The Beauty in Adopting a Senior Pet

"When I look into the eyes of an animal, I do not see an animal. I see a living being. I see a friend. I feel a soul." - A.D. Williams

November is national Adopt a Senior Pet month. Pets fall into the "senior" category when they're over the age of seven. While adopting a senior pet can be a painful and scary thought, there is so much reward in giving them the love and care they deserve before they cross over to the rainbow bridge.

It's understandable why puppies and kittens get adopted quicker than senior pets. The thought of losing them is something that's a long time away. People are often afraid to adopt a senior pet because they're afraid of losing them. It's a justified fear, but sometimes we have to put our fear aside and help these animals. Some of them never having recieved the touch of a loving hand.

Losing a pet is quite possibly the worst pain in the world, but it’s selfish that senior pets are overlooked just because we're afraid of losing them. They want to live out their last years with someone who will love them, care for them, and give them endless tummy rubs. 

They shouldn't have to spend their last years in a shelter, in a small cage, possibly never having the change to know what true love is.

There are many benefits to adopting a senior pet. With their age comes years of knowledge. They're most likely already housebroken, trained, they aren't teething so your shoes are safe, and they're calm enough to give constant cuddles. That's not to say though that senior pets can't be playful because of course they can.  

During this month, most animal shelters are waiving or discounting adoption fees for senior pets. Giving these animals a chance to be loved is one of the most rewarding things you can do. You're giving an animal whose path was once that of dying in an animal shelter, a new fate. By adopting a senior pet, you're giving yourself satisfaction in knowing that for the last few years of your pet’s life, they were loved by you, and not left alone to die in a cage.

Senior pets give unconditional love, and in their last years, they deserve yours. Their faces may be white, but their hearts are pure gold. 
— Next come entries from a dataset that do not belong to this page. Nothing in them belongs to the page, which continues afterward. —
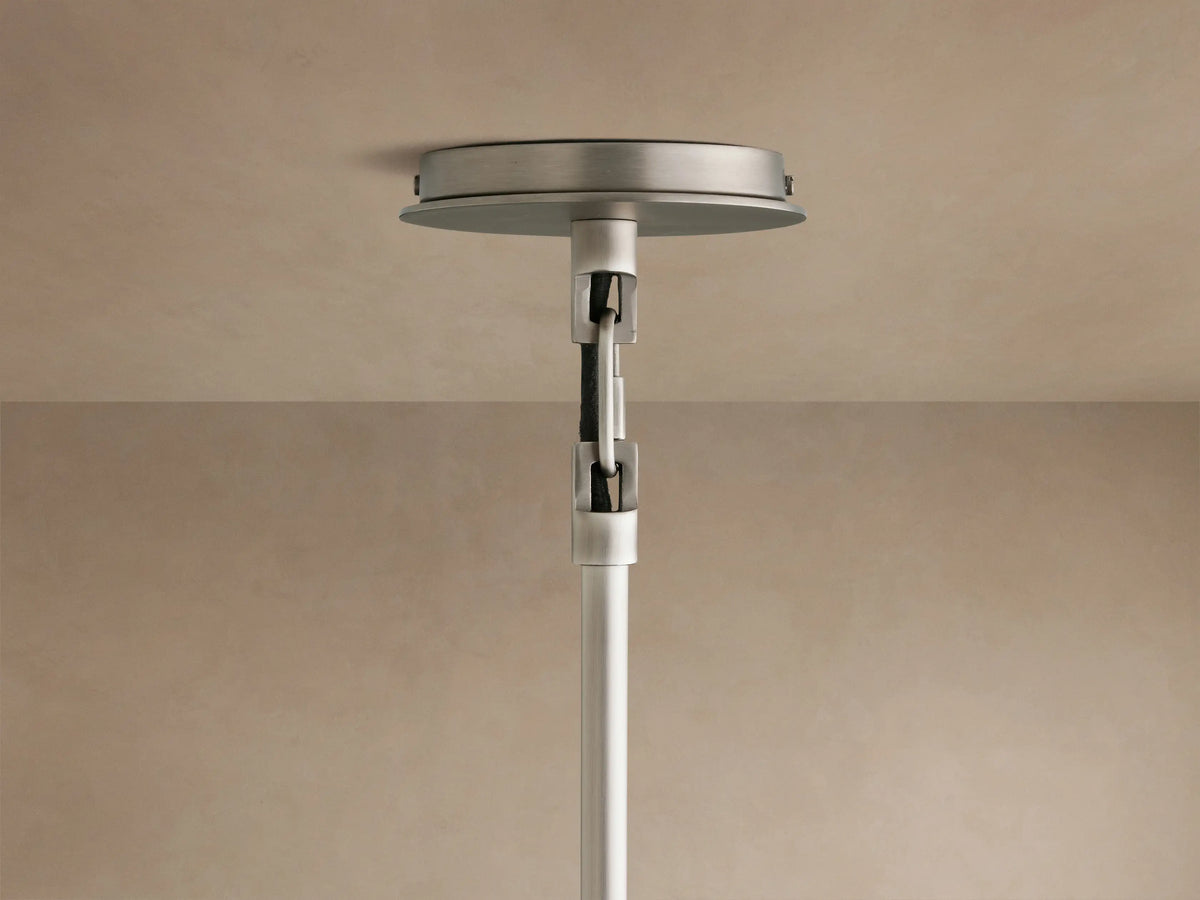 Close-up of a Linden Pendant, viewed from below, showing its light linen shade, warm interior glow, and dark metal accent.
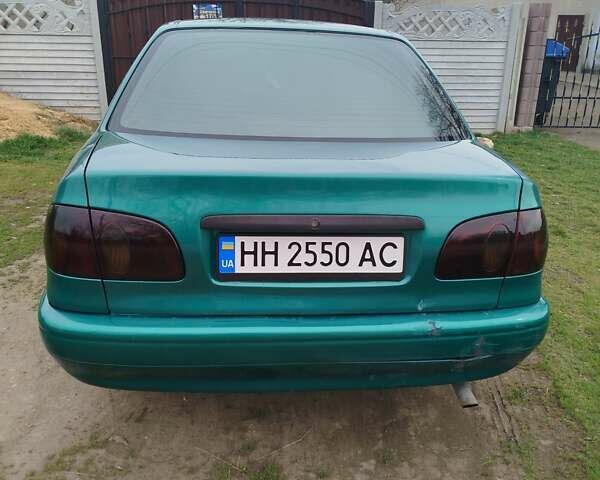 Зеленый Тойота Королла, объемом двигателя 1.6 л и пробегом 475 тыс. км за 2600 $, фото 4 на Automoto.ua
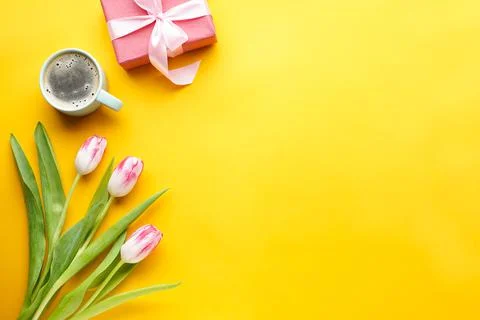Flat lay tulips, gift box and coffee on a yellow background, space for text. Stock Photos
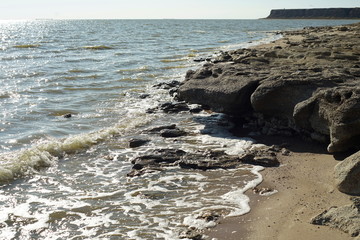 Autumn rocky sea shore illuminated by the rays of the sun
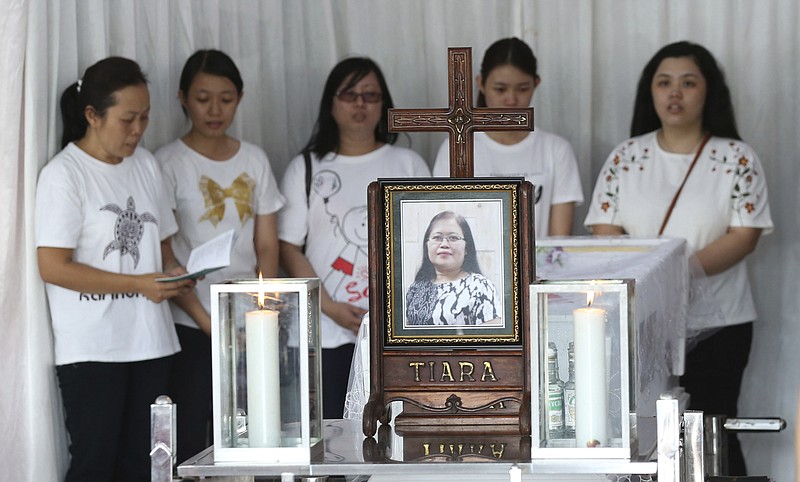 Family members pray during the wake for Marta Djumani, one of the victims of Sunday's church attacks, at a funeral home in Surabaya, East Java, Indonesia, Monday, May 14, 2018. The flurry of bombings raised concerns that previously beaten-down militant networks in the world's most populous Muslim-majority nation have been reinvigorated by the return of some of the estimated 1,100 Indonesians who went to fight with the Islamic State group in Syria. Experts have warned for several years that when those fighters return, they could pose a significant threat. (AP Photo/Achmad Ibrahim)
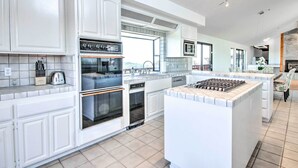 A modern kitchen with white cabinetry, a central island, built-in ovens, and a large window providing natural light. - Spacious Royal Oaks Retreat w/ Deck & Views! (Watsonville)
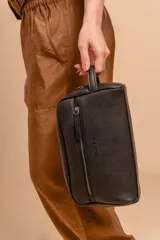 Neceser unisex de símil cuero color camel, con forma rectangular y asa lateral. Presenta un bolsillo frontal con cierre vertical y un compartimento principal con cierre superior.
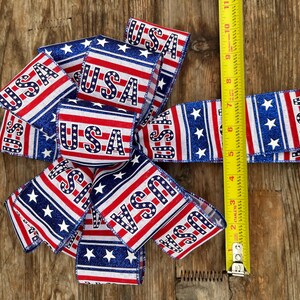 May include: A red, white, and blue ribbon with stars and the word "USA" printed on it. The ribbon is folded into a bow shape and is being measured with a tape measure.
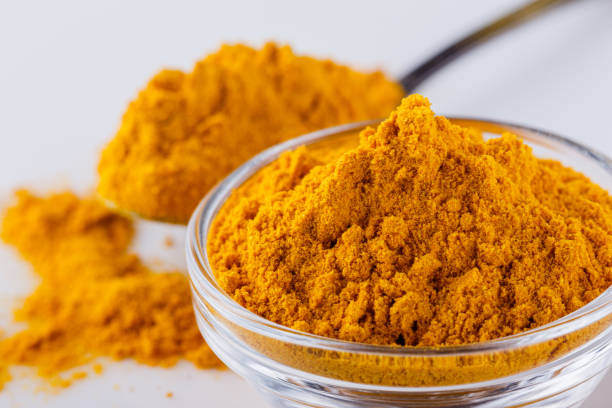 istock natural turmeric powder on white acrylic background 1211310659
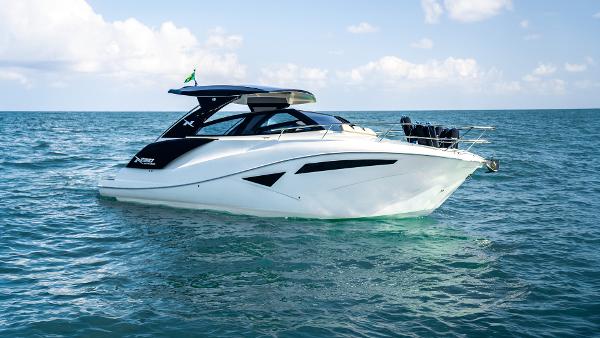 NX Boats NX 360 SPORT COUPE 2025 NX Boats NX360 Sport Coupe cruising on open water under a clear sky.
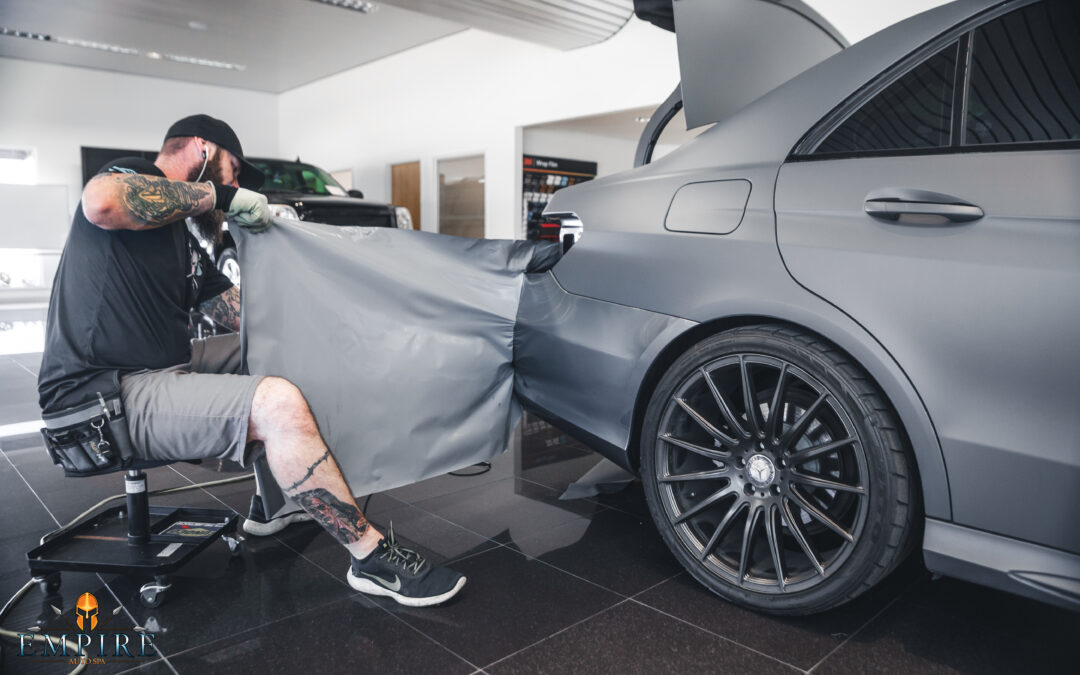 Empire Auto Spa technician expertly applying vinyl wrap on a car, showcasing the professional car wrapping process.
The photos featured in this article are from two animal welfare organizations: Catman2 Shelter, and Old Friends Senior Dog Sanctuary. Catman2 is a non-profit, no-kill, cats-only, and cage-free shelter. They are the only shelter in the Western North Carolina area that operates out of its own facility and does not rely on foster networks. The cats have their own house that's owned by Harold Sims, the Catman. The cats roam the home, with some having their own room to share with cats just like them. Some of the cats in the home are permanent residences. They're cats that aren't adoptable for their own individual reasons, but they will never know the feeling of not having a home.

Catman2 takes in cats from a local kill-shelter. Most of the cats they take are seniors, or cats that don't have a high chance of being adopted. Thanks to Catman2, these cats will know the feeling love even if their days are short. 

Old Friends Senior Dog Sanctuary's mission is to "provide a loving home, good food, high quality vet care, compassion and comfort to senior dogs for the remainder of their lives," as well as "work with other dog rescue groups to promote the adoption of senior dogs." Senior dogs of all kinds fill this shelter, and they're nothing short of cute. They have a strong Facebook following with everyone having their favorite among the dogs. A fan favorite is Leo, a fluffy old boy who keeps everyone on his or her toes.

This organization promotes senior dogs, showing their audience that just because they're old doesn't mean they're any less worthy. 

Senior pets have a story. We may not know what that story is, but before they cross over, all senior pets deserve to be loved at least once in their lives. They deserve to have someone holding their paw as they head across the rainbow bridge. 

Celebrate Adopt a Senior Pet month by considering adopting a senior pet or by going out to your local animal shelter and giving the senior pets a little extra love. Saving one pet will not change the world, but for that one pet, the world will change forever.